Captioned web images:
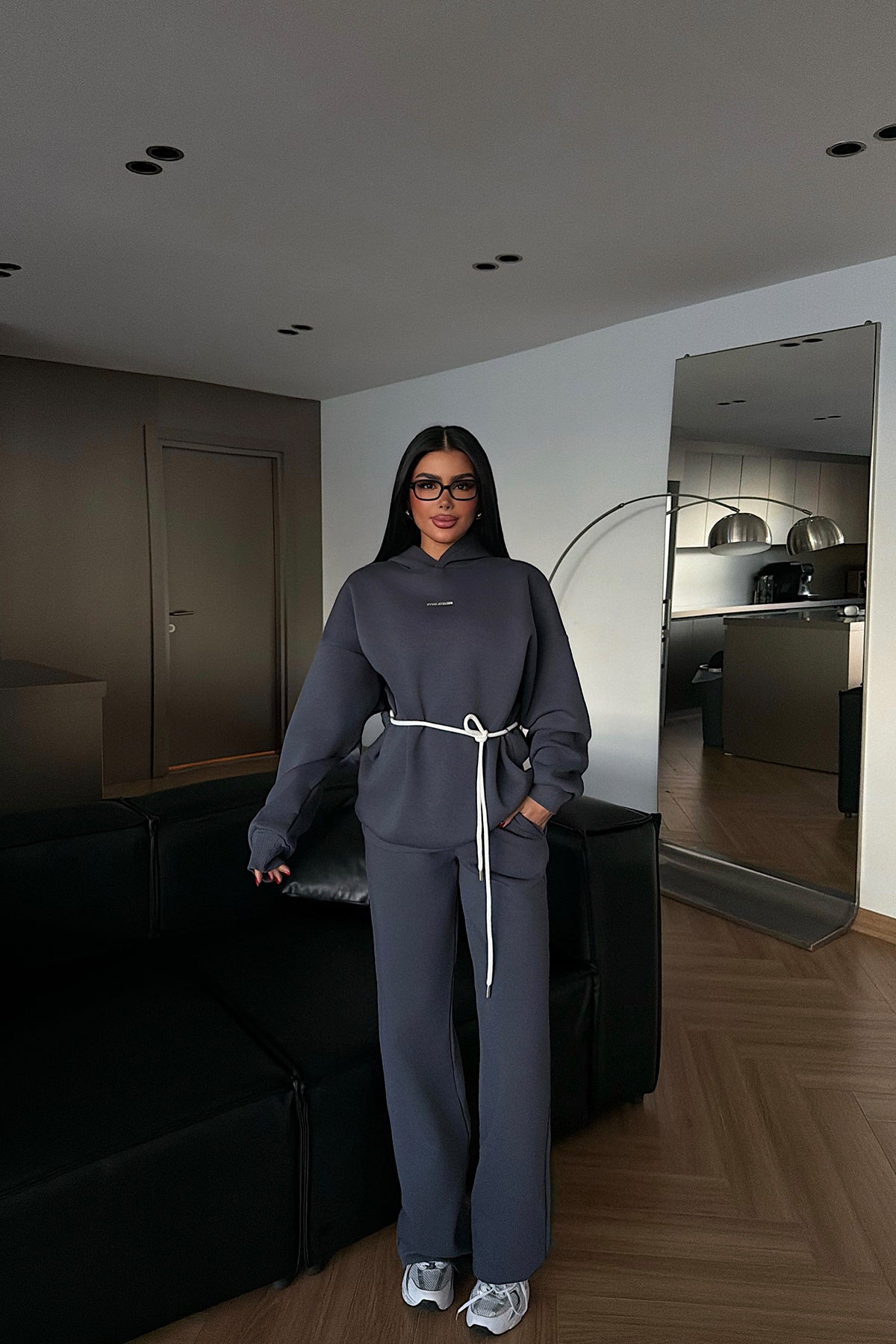 Füme Cicely Eşofman Takımı ATE-4303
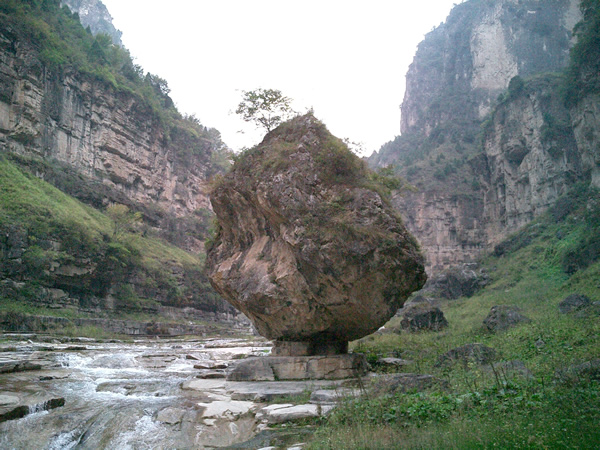 飞来仙桃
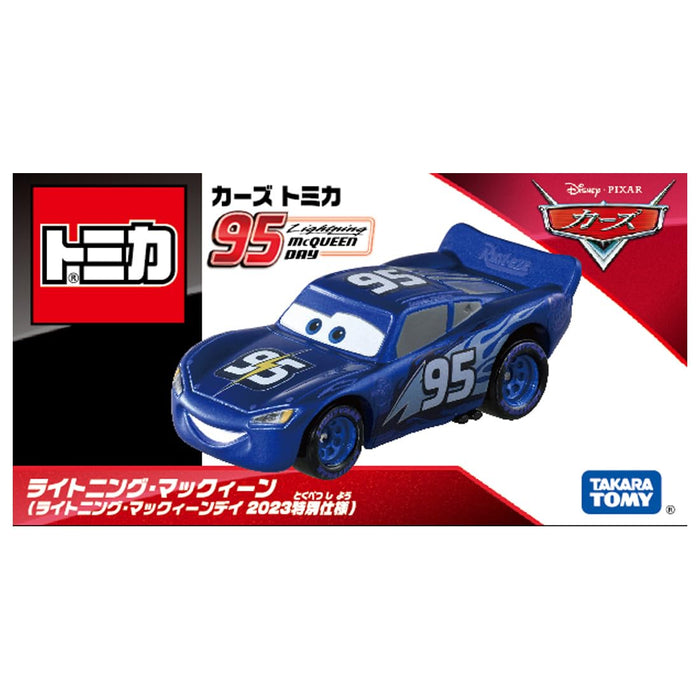 Takara Tomy Disney Cars Tomica Lightning Mcqueen Toy (Japan Ages 3+) - 2023 Mini Car
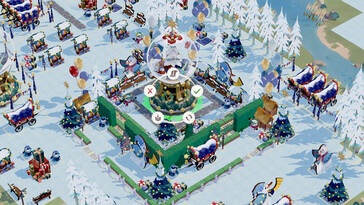 Na foto: Uma captura de tela do jogo AFK Journey.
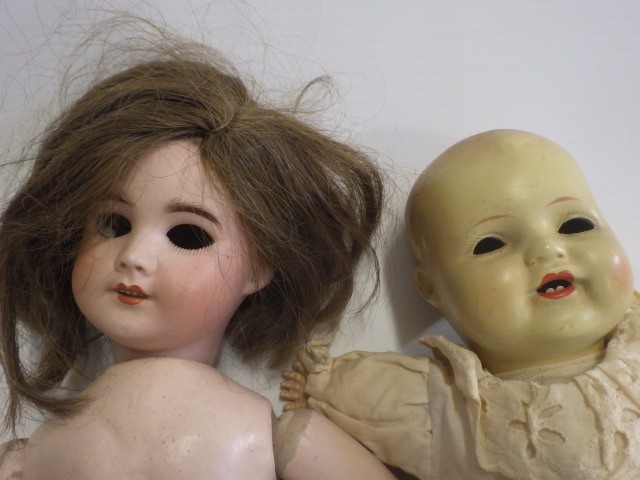 An SFBJ bisque socket head doll Image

▶ PROBLEM STATEMENT
Nothing but the lines from the one that holds "Takara Tomy Disney" through the end of the data should appear, written out exactly, without pictures.

▶ RESULT FOR THIS TASK
 Takara Tomy Disney Cars Tomica Lightning Mcqueen Toy (Japan Ages 3+) - 2023 Mini Car
 Na foto: Uma captura de tela do jogo AFK Journey.
 An SFBJ bisque socket head doll Image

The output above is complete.